Huawei And ZTE In Telecom Security Tangle Of India

With the proposal to establish National Telecom Network Security Coordination Board (NTNSCB) of India, the issues of cyber security and telecom security in India have arisen once again. Even the national telecom policy of India 2011 reflects these concerns.

The issues pertaining to telecom security policy in India and telecom equipments security framework in India are not new. The home ministry of India and ministry of information and communication technology have been raising security concerns regarding telecom hardware manufactured by foreign dealers. Concerns regarding possible existence of backdoors in such hardware are frequently raised in India.

There is no mechanism in India through which telecom hardware and software can be analysed for backdoors and malware. Indian government has declared that telecom equipments must be certified by TEC before use in India. A proposal to store call data records has also been given. The norms for import of telecom equipments in India would also be formulated very soon (may be already formulated).

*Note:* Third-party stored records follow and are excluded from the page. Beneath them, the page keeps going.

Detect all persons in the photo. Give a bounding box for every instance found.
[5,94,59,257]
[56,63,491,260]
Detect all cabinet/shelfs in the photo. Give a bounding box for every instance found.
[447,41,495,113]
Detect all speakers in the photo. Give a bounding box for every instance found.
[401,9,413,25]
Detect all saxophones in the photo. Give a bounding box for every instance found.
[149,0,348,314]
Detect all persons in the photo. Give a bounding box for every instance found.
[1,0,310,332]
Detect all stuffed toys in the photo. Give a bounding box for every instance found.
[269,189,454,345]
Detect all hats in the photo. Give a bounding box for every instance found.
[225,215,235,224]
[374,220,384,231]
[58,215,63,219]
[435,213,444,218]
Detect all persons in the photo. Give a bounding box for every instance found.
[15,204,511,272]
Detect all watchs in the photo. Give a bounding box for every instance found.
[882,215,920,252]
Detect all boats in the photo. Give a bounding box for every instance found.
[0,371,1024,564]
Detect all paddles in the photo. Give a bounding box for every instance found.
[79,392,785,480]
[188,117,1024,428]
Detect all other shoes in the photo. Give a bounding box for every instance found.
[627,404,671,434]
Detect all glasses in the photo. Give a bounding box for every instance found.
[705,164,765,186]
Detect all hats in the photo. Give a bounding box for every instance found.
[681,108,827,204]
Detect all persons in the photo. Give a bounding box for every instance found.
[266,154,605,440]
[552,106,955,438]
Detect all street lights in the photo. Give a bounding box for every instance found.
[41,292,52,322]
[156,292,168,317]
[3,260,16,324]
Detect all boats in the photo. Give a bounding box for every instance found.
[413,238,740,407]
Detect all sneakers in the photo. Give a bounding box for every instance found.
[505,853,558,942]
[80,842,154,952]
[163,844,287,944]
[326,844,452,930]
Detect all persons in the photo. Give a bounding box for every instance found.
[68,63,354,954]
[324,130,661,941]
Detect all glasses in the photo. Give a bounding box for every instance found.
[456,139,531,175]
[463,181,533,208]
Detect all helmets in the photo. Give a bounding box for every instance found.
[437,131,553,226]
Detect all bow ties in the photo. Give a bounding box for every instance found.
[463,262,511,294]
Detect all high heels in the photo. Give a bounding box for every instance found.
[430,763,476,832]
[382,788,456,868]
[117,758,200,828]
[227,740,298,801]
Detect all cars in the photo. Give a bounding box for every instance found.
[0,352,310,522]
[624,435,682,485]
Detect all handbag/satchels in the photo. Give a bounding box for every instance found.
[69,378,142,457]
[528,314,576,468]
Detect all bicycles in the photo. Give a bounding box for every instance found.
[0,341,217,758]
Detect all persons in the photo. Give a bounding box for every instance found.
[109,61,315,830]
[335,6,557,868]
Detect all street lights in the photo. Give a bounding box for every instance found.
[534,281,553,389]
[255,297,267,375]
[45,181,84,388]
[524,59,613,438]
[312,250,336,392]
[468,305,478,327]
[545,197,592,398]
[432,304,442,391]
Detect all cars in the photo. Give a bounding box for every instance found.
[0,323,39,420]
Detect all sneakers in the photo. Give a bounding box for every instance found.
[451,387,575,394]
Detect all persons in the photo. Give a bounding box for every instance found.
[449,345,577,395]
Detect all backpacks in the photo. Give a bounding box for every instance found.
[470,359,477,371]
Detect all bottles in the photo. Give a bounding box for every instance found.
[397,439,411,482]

At present, India has two separate policy guidelines for import of telecom gear. Chinese vendors such as Huawei and ZTE follow the July 2010 guidelines while Western telecom equipment manufacturers were given the option of following the policy issued in late 2009, after they refused to operate in India under the July rules.

According to latest news, in an internal report, the security unit of the department of telecommunication (DoT) has raised fresh concerns about Chinese equipment vendors - Huawei and ZTE. The report adds that India must also be on the guard against equipment from the West, including US and Europe. It has been reported that the new security norms had brought all these vendors under a common security framework.

To counter the possible threats from foreign hardware vendors, India is encouraging to develop indigenous hardware manufacturing capabilities. In fact, India has announced to give preferences, including tax cuts, to indigenously manufactured telecoms equipment, despite concerns raised by the United States and the European Union, which had said that such concessions would violate WTO commitments.

There is an urgent need to provide reasonable and sufficient regulatory norms regarding telecom security in India. The sooner they are formulated the better it would be for all the telecom stakeholders in India.